[Crawled caption data]
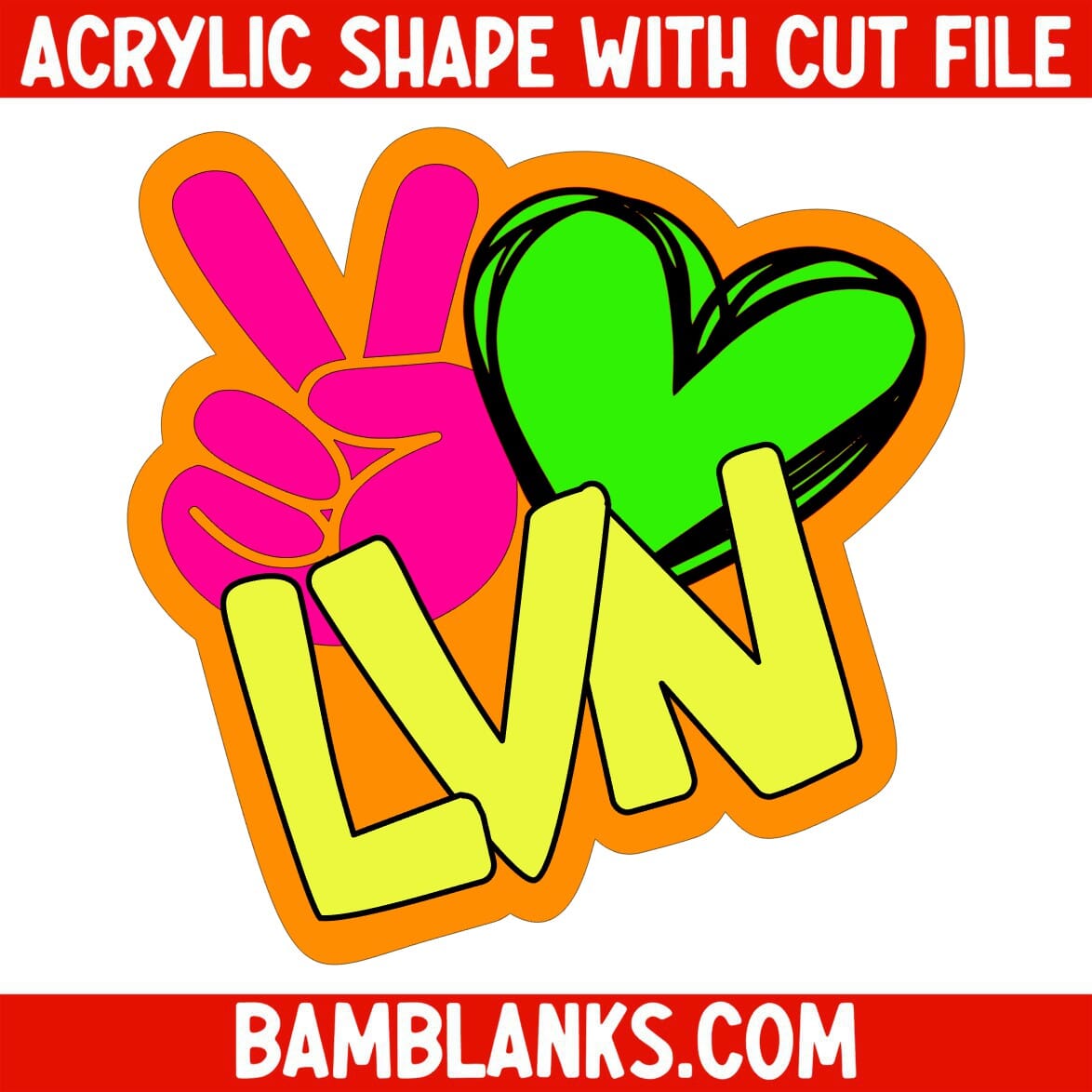 Peace Love LVN - Acrylic Shape #1150
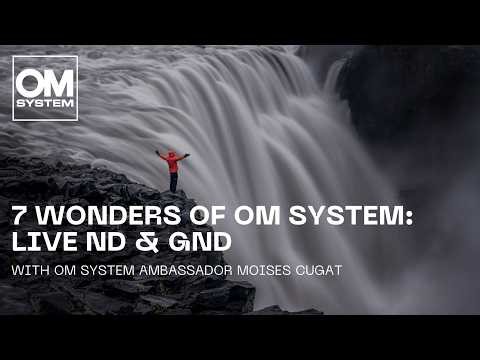 The 7 wonders of OM SYSTEM: Live ND & Live GND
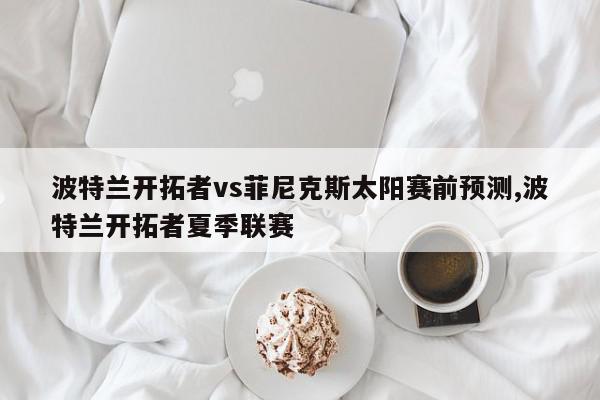 波特兰开拓者vs菲尼克斯太阳赛前预测,波特兰开拓者夏季联赛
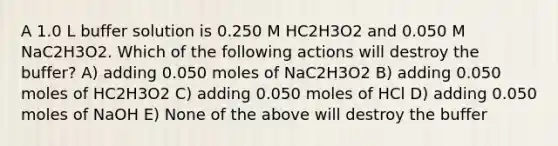 A 1.0 L buffer solution is 0.250 M HC2H3O2 and 0.050 M NaC2H3O2. Which of the following actions will destroy the buffer? A) adding 0.050 moles of NaC2H3O2 B) adding 0.050 moles of HC2H3O2 C) adding 0.050 moles of HCl D) adding 0.050 moles of NaOH E) None of the above will destroy the buffer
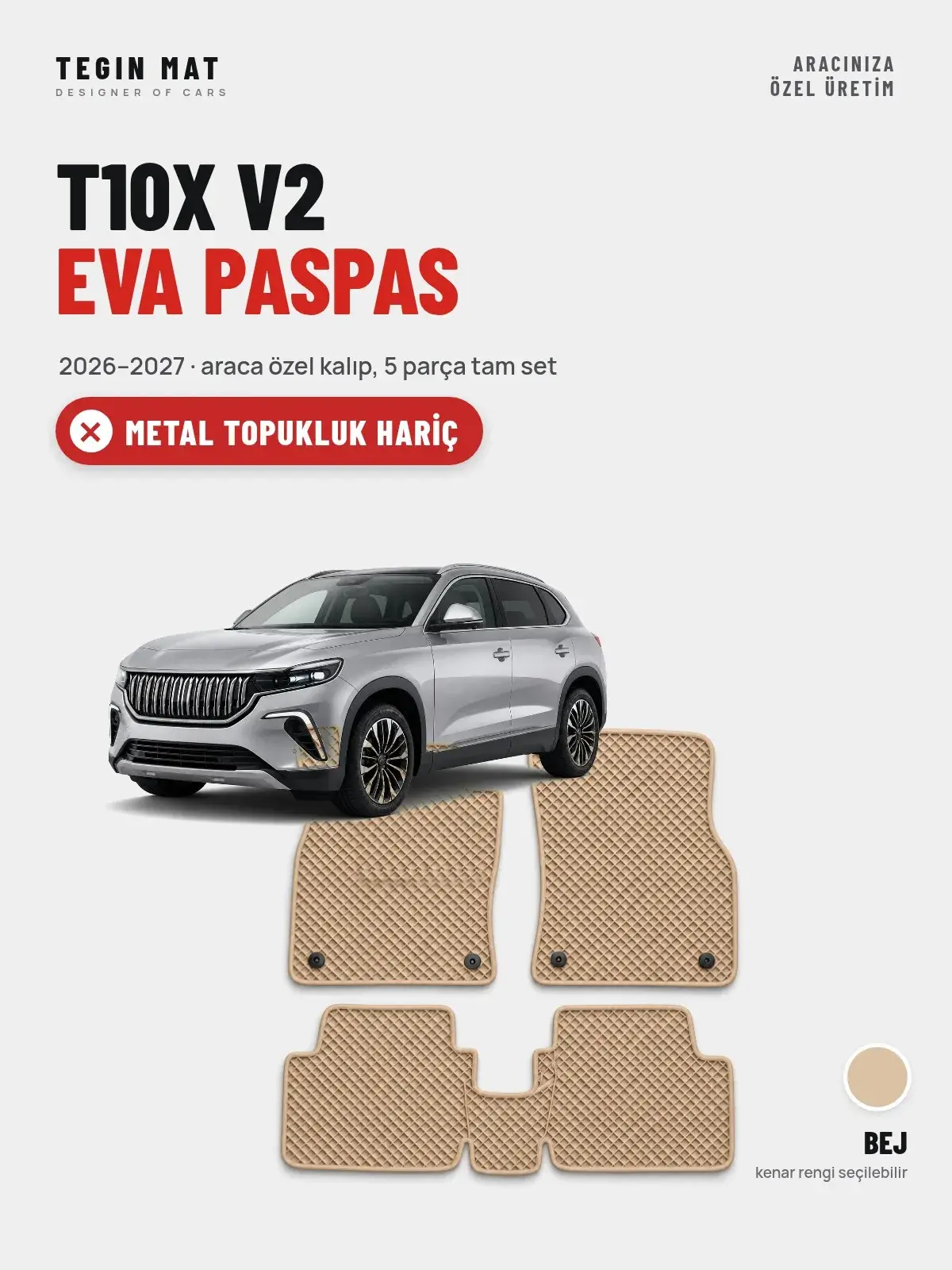 T10X V2 EVA Oto Paspas Tam Set (2026–2027) Bej – Metal Topukluk Hariç (1)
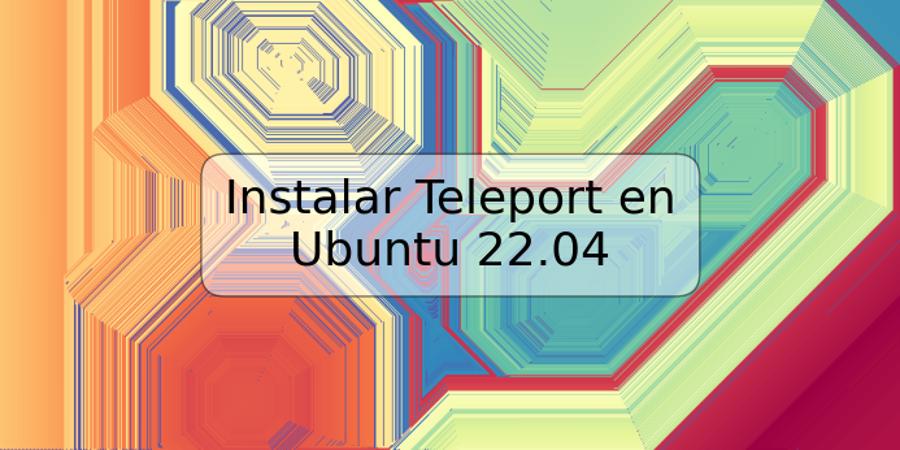 Instalar Teleport en Ubuntu 22.04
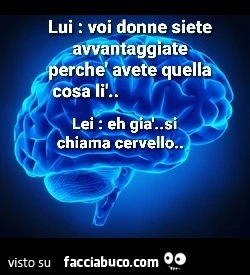 Lui: voi donne siete avvantaggiate perché avete quella cosa lì. Lei: eh già, si chiama Cervello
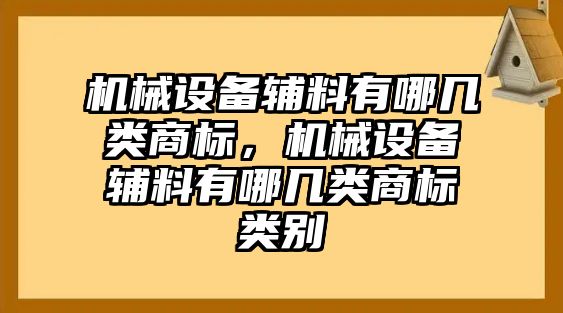 機(jī)械設(shè)備輔料有哪幾類商標(biāo)，機(jī)械設(shè)備輔料有哪幾類商標(biāo)類別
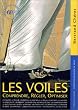 Les voiles. Comprendre, r�gler, optimiser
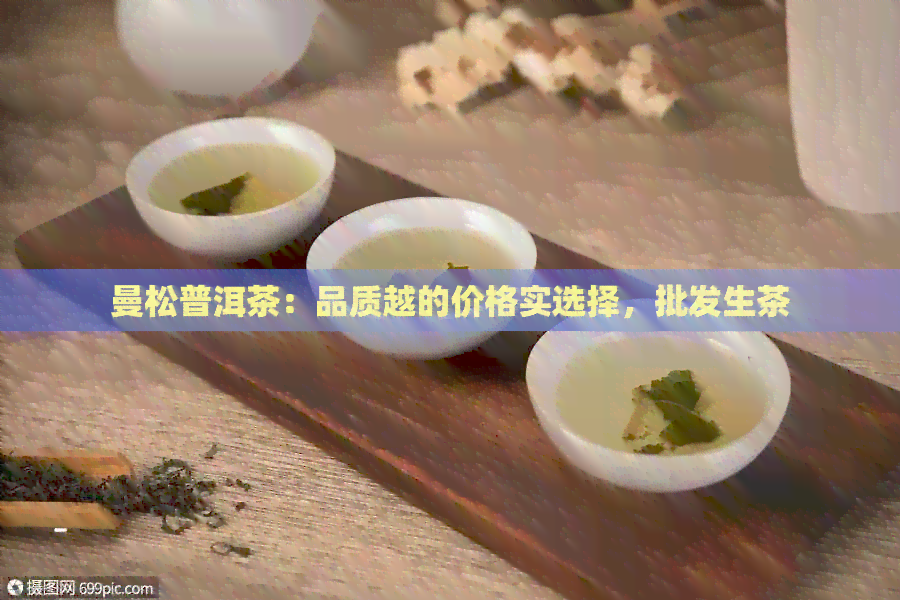 曼松普洱茶：品质越的价格实选择，批发生茶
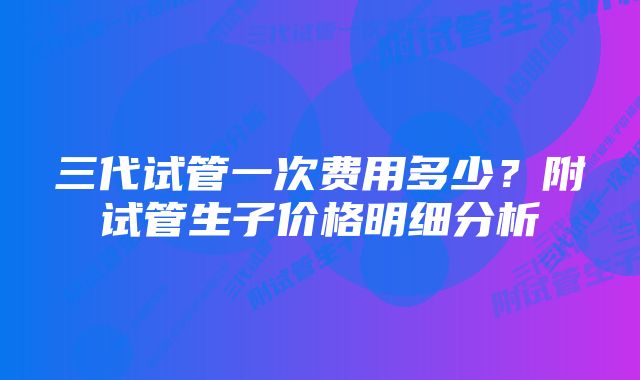 三代试管一次费用多少？附试管生子价格明细分析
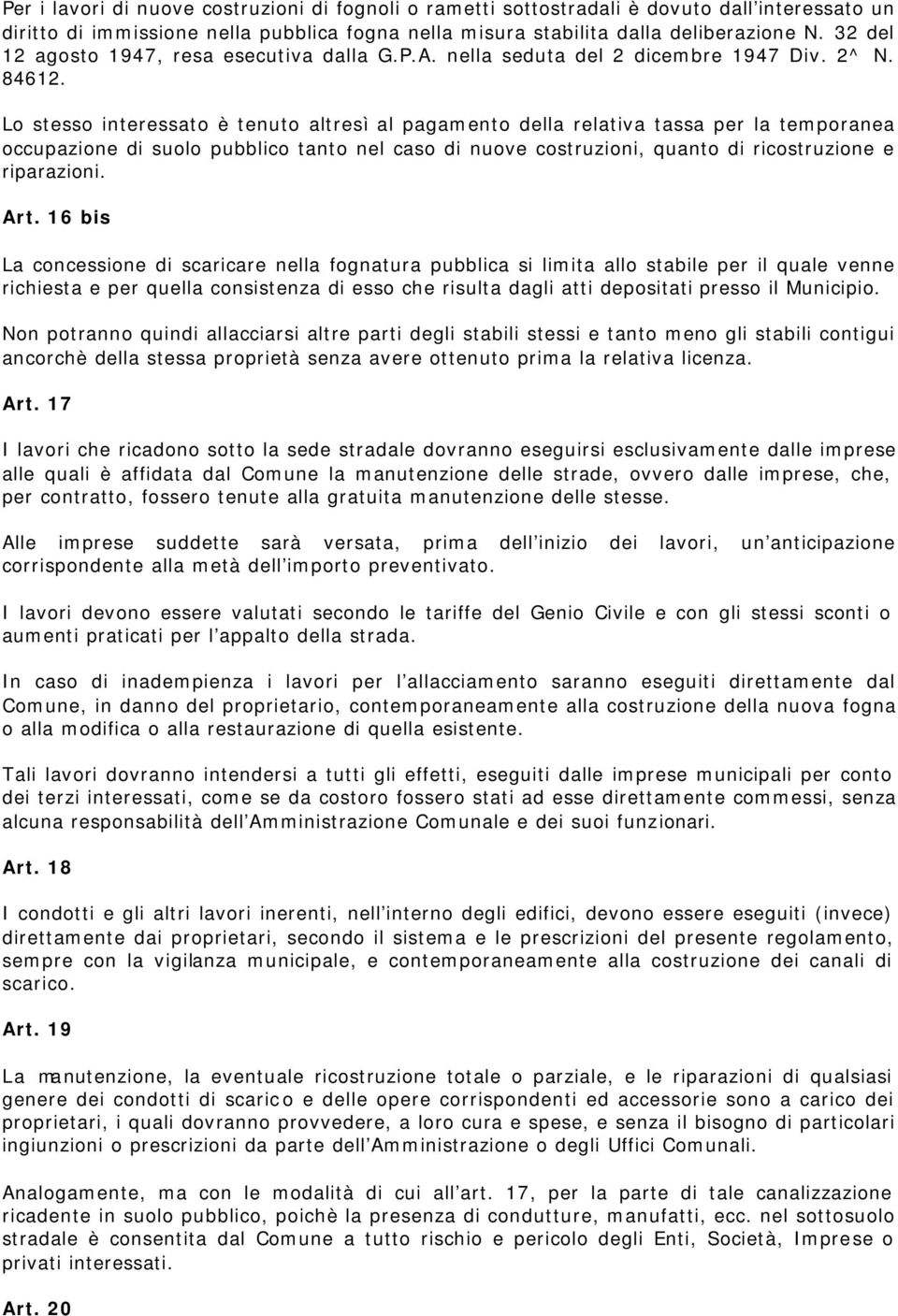 Lo stesso interessato è tenuto altresì al pagamento della relativa tassa per la temporanea occupazione di suolo pubblico tanto nel caso di nuove costruzioni, quanto di ricostruzione e riparazioni.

▶ _Task prompt_:
Print each entry above exactly. The pictures should not be printed.

▶ _Task answer_:
 Peace Love LVN - Acrylic Shape #1150
 The 7 wonders of OM SYSTEM: Live ND & Live GND
 波特兰开拓者vs菲尼克斯太阳赛前预测,波特兰开拓者夏季联赛
 A 1.0 L buffer solution is 0.250 M HC2H3O2 and 0.050 M NaC2H3O2. Which of the following actions will destroy the buffer? A) adding 0.050 moles of NaC2H3O2 B) adding 0.050 moles of HC2H3O2 C) adding 0.050 moles of HCl D) adding 0.050 moles of NaOH E) None of the above will destroy the buffer
 T10X V2 EVA Oto Paspas Tam Set (2026–2027) Bej – Metal Topukluk Hariç (1)
 Instalar Teleport en Ubuntu 22.04
 Lui: voi donne siete avvantaggiate perché avete quella cosa lì. Lei: eh già, si chiama Cervello
 機(jī)械設(shè)備輔料有哪幾類商標(biāo)，機(jī)械設(shè)備輔料有哪幾類商標(biāo)類別
 Les voiles. Comprendre, r�gler, optimiser
 曼松普洱茶：品质越的价格实选择，批发生茶
 三代试管一次费用多少？附试管生子价格明细分析
 Lo stesso interessato è tenuto altresì al pagamento della relativa tassa per la temporanea occupazione di suolo pubblico tanto nel caso di nuove costruzioni, quanto di ricostruzione e riparazioni.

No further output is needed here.